A global watermark involves the 'water' in the many world-wide Flood legends of a few survivors in a boat.
A global watermark in this context refers to physical evidence of the entire earth being submerged, not assorted flood myths. There is compelling physical evidence both that this flood never occurred and that the ark also couldn't have existed (impossible to collect the animals, craft impossible to build without the technology Ken Ham had including 1000s of men, cranes, trucks bringing, and metal fasteners, and more). There isn't enough water on the earth including atmospheric water, aquifers, glaciers, etc. to submerge all dry land, and if there were, all land would be submerged now.
Biblical faith is Not credulity (blind faith) but 'confidence' in Scripture as Jesus had put his faith, his belief.
Confidence without sufficient supporting evidence is credulity. Belief can broadly be divided into two parts - that which is sufficiently supported by evidence and that which isn't. What you are describing is the latter, and believing in that manner is the very definition of credulity.
If that juror in question was undecided, then he is an agnostic not an atheist. If someone off the street who didn't even know what the trial was about was to be called a juror, then that's ridiculous. That is what is happening when an atheist claims people who don't even know what the question is, like young children, are atheists.
If we want to make the metaphor apt, we ask the question, "Do you believe the defendant is guilty?" Those who say yes play the role of the theist. Those who say no, the atheist. The latter group will include those who think the defendant is innocent and vote not guilty, those who can't decide and vote not guilty, and those who never heard of the defendant or the trial.
One can see that the most pragmatic way to group these four groups is into those who say guilty and those who don't think the defendant belongs in prison. To go on about the people who never heard about the trial and insist that they not be grouped with people who do not see guilt seems like a battle not worth fighting. What difference does it make if all unbelievers are called atheist? I suggest an answer to this question below.

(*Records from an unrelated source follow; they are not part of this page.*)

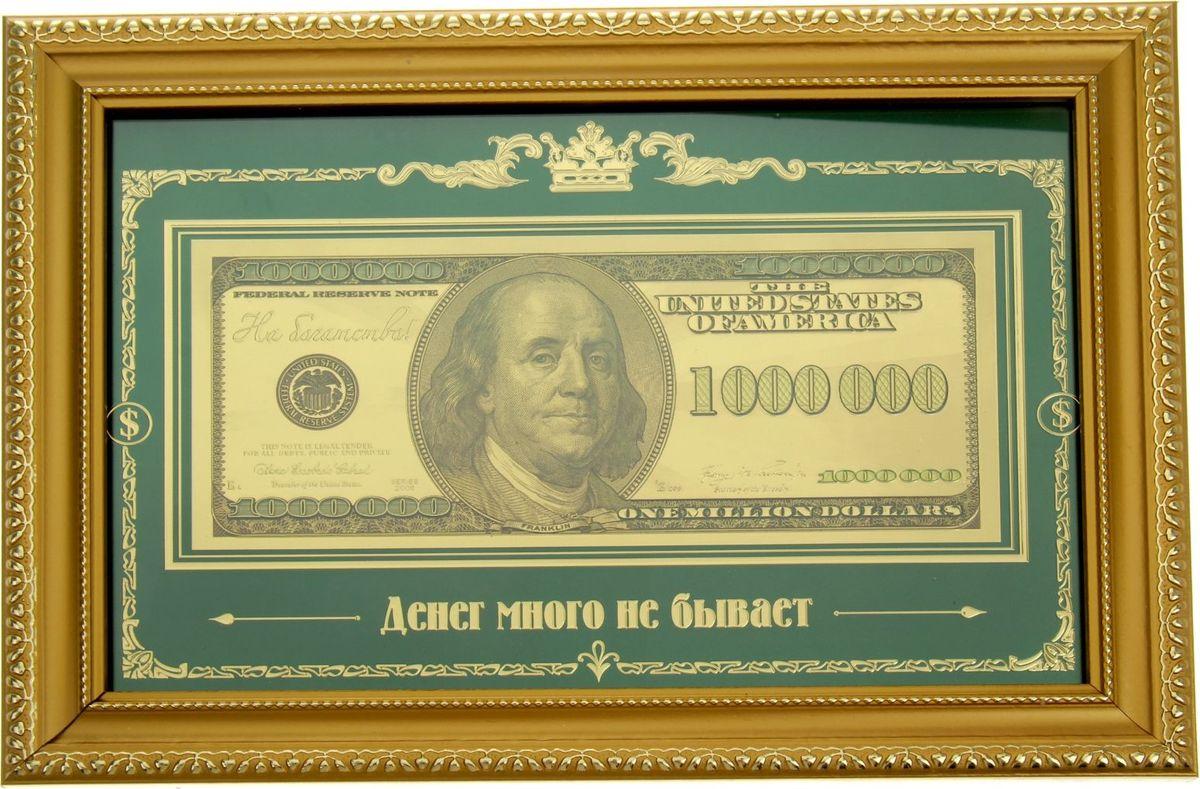 Деньги сувенирные Денег много не бывает. Купюра 1 миллион долларов, в рамке887002Современный и эстетичный вариант пожелания богатства и процветания – это подарочная купюра в изящной рамке. Позолоченная банкнота символизирует достаток и благополучие. Цитата под купюрой является отличным стимулом для создания собственного капитала. Купюра в рамке продается в подарочной упаковке, на обороте которой написана цитата. Став предметом интерьера, каждый день она будет вдохновлять на то, чтобы двигаться вперед навстречу к успеху. Идеальный подарок для людей, уверенно идущих к своей цели!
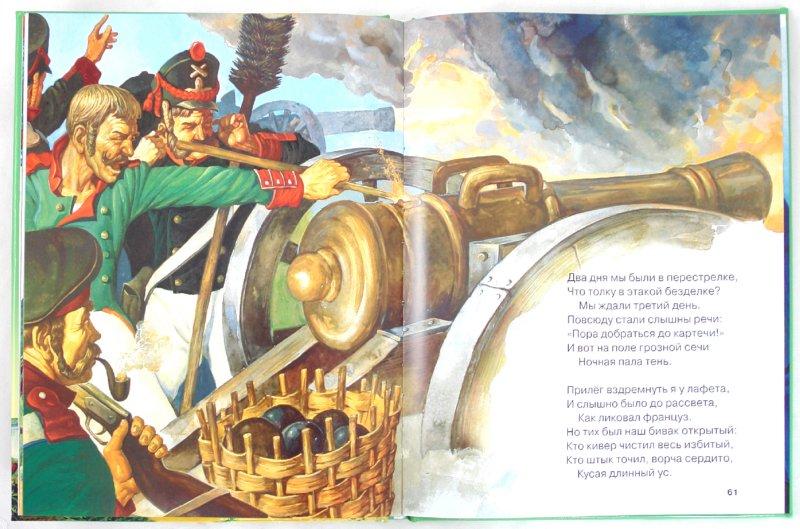 Иллюстрация 1 из 45 для Былины, легенды, притчи | Лабиринт - книги. Источник: Лабиринт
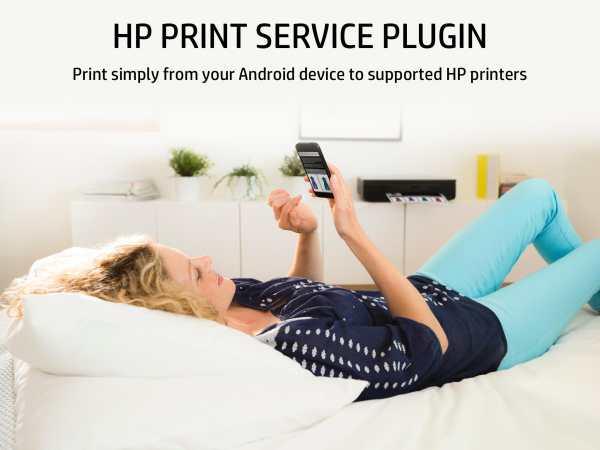 HP Print Service Plugin screenshot 9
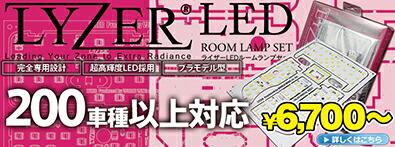 LYZER LEDルームランプ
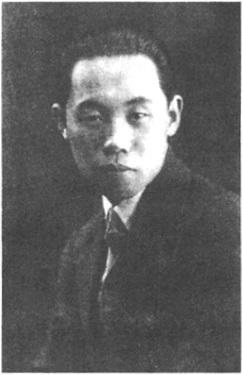 《太極拳》 李先五 (1933) - potrait 2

What would an atheist answer to question: do you believe God does not exist? (Yes or no)
This atheist answers no for gods in general, yes for logically impossible gods, that is, gods described in mutually exclusive terms, like being perfect, yet making errors that it regrets and attempts to correct.
If you do not believe God exists, isn't it the very same as believing God doesn't exist?
No. Can't you imagine a third position that some people might take that is neither of these? Multiple atheists have articulated that third position in this thread alone.
Like I said. It's all tap dancing and a play on words in an attempt to make others think you are at a higher level than valuing beliefs which you are not.
But you don't understand what is being said, rendering your judgment of the quality of the claim irrelevant. You need to evaluate what is actually being said to be able to decide that it is tap dancing, not what you've changed it into.
You want atheism to be a belief because you want theism to be equally valid and reasonable when it is not.
I agree. Theists have a few reasons to make these arguments, yours being one. Toward that end, many also call science faith and atheism religion. That's to lower critical thinking to the level of faith.
Then, they'll also try to elevate faith to the level of science by presenting "scientific arguments," which convince no skeptics that know the actual science, but reassures theists that their beliefs have a strong empirical foundation. I saw an article from a creationist explaining how man could not be related to the other extant great apes because they have 24 pairs of chromosomes, and man just 23, arguing that dropout of an entire chromosome would be lethal. I'm sure that's compelling to anybody that doesn't know about fused human chromosome 2, but only to them.
I suspect that the need to impose definitions on atheism as they do is to try to make the number of unbelievers appear small and insignificant. Of course, if you include the many euphemisms for atheist, such as skeptic, unbeliever, freethinker, agnostic (in place of agnostic atheist), you get a better sense of how many people live outside of theism and religion.